** Data to process **
*** Block opens ***
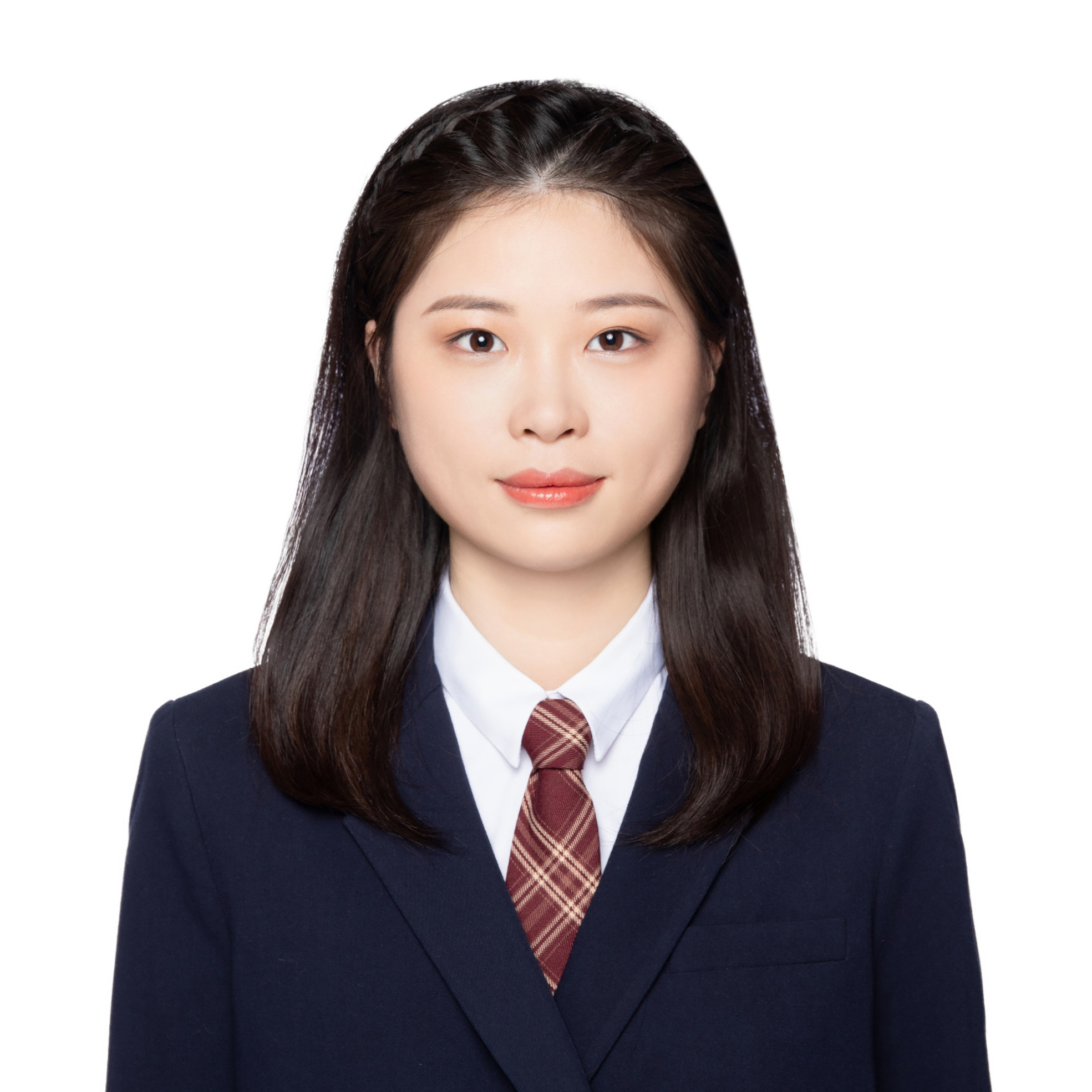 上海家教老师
*** Block closes ***
*** Block opens ***
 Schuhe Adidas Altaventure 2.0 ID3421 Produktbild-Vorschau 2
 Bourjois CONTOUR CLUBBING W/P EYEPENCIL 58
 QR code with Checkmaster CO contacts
*** Block closes ***
*** Block opens ***
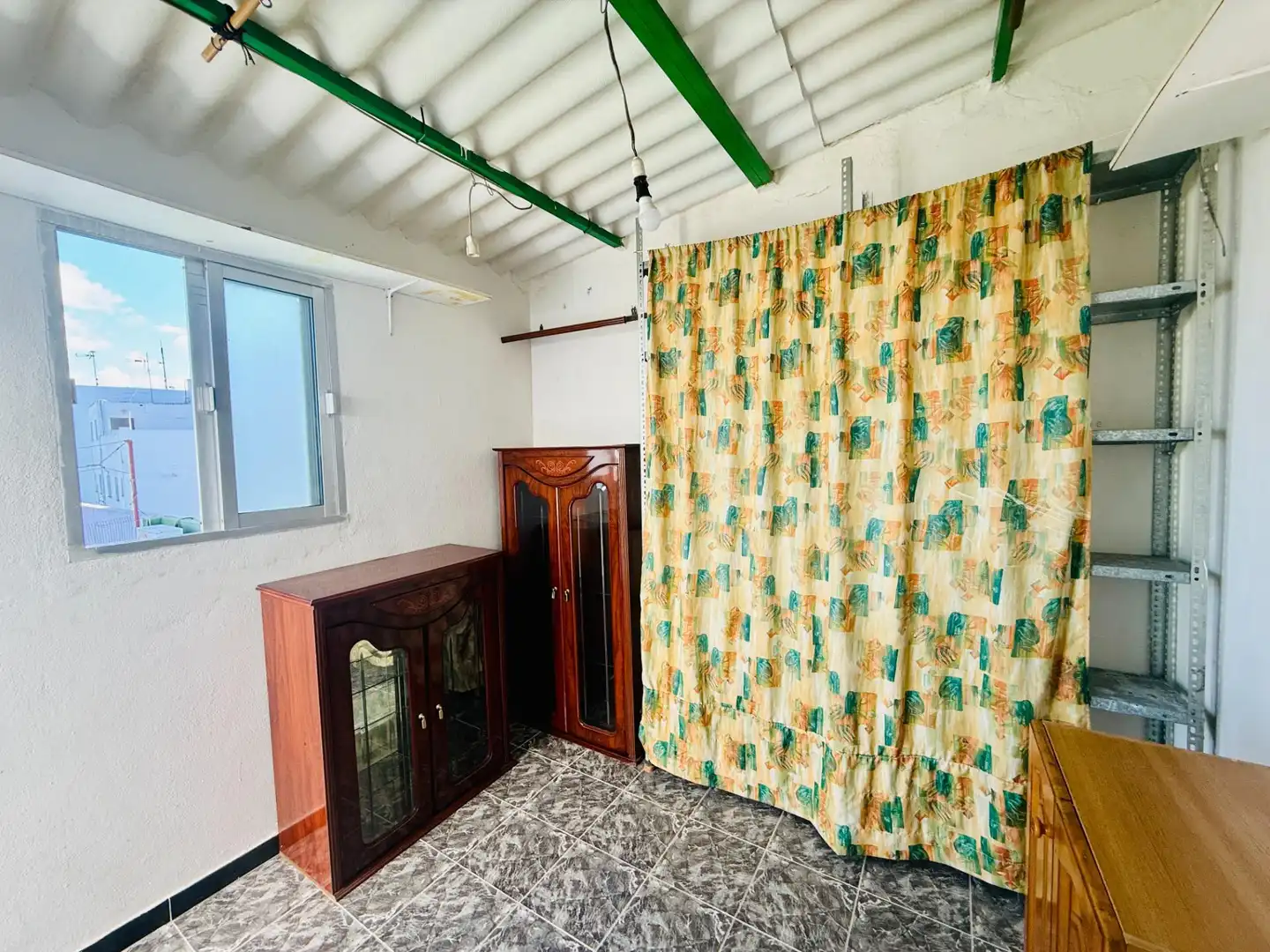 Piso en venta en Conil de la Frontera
*** Block closes ***
** What the exercise asks **
Quote the rows word for word, from the row with "Schuhe Adidas Altaventure" up to and including the row with "QR code with Checkmaster CO contacts".

** Result of the exercise **
 Schuhe Adidas Altaventure 2.0 ID3421 Produktbild-Vorschau 2
 Bourjois CONTOUR CLUBBING W/P EYEPENCIL 58
 QR code with Checkmaster CO contacts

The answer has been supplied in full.